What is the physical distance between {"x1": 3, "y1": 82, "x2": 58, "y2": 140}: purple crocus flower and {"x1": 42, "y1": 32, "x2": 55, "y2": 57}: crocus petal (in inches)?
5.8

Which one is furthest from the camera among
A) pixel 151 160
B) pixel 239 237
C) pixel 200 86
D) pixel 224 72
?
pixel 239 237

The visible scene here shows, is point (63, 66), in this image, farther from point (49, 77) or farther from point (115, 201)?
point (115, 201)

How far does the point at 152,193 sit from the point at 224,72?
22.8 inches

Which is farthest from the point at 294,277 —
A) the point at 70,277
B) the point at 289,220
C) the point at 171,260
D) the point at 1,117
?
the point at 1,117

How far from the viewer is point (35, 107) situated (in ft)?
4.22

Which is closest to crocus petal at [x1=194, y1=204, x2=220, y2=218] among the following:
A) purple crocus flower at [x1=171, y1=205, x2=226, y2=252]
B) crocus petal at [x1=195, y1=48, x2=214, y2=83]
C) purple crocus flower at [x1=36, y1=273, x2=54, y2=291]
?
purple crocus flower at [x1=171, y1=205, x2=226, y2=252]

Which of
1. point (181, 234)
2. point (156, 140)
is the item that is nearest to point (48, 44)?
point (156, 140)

* * *

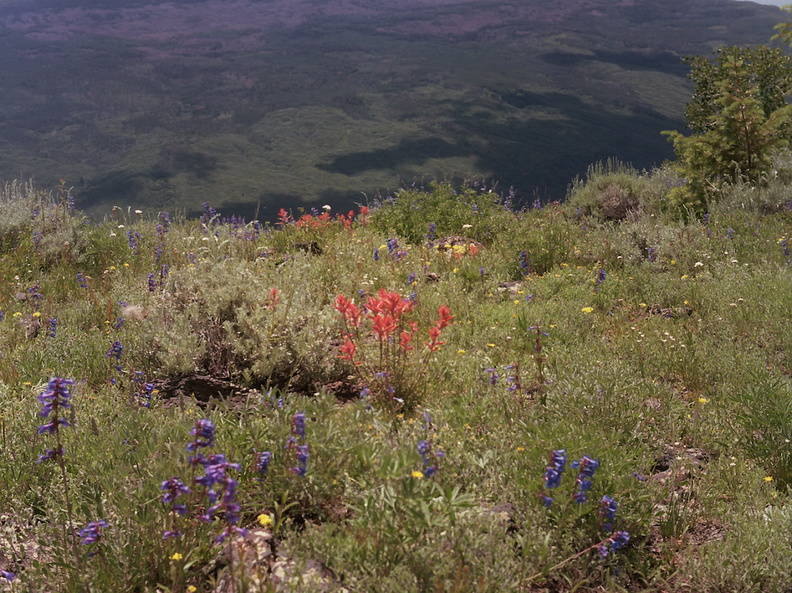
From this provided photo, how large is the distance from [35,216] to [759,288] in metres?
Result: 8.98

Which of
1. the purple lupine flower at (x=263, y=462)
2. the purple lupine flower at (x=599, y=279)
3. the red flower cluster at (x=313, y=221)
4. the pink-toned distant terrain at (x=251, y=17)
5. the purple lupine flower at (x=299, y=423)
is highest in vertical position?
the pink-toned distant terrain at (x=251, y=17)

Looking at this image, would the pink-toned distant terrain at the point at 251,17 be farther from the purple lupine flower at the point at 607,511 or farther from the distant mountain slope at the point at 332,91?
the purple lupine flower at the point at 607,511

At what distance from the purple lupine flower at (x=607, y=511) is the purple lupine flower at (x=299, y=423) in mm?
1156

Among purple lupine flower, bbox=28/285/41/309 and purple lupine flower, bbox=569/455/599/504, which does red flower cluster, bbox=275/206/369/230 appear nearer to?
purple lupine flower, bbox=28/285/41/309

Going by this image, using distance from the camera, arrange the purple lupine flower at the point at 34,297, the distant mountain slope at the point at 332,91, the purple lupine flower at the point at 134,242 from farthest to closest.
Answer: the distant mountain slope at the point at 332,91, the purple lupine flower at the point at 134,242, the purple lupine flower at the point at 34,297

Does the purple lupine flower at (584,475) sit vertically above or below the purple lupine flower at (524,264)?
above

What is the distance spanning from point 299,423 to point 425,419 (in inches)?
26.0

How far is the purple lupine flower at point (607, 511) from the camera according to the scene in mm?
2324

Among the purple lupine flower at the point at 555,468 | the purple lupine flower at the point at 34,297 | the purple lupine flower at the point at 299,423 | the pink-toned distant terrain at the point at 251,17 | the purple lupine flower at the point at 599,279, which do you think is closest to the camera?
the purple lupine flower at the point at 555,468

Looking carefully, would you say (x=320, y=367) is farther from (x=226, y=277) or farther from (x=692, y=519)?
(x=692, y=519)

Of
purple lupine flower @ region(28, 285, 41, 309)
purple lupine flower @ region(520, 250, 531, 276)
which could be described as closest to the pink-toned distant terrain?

Aim of the task: Please give the lines of the data above, starting at the line that contains "The visible scene" and ending at the line that contains "22.8 inches", as a JSON list of strings with one string per line and blank lines left out.

The reply:
[
  "The visible scene here shows, is point (63, 66), in this image, farther from point (49, 77) or farther from point (115, 201)?",
  "point (115, 201)",
  "How far does the point at 152,193 sit from the point at 224,72?",
  "22.8 inches"
]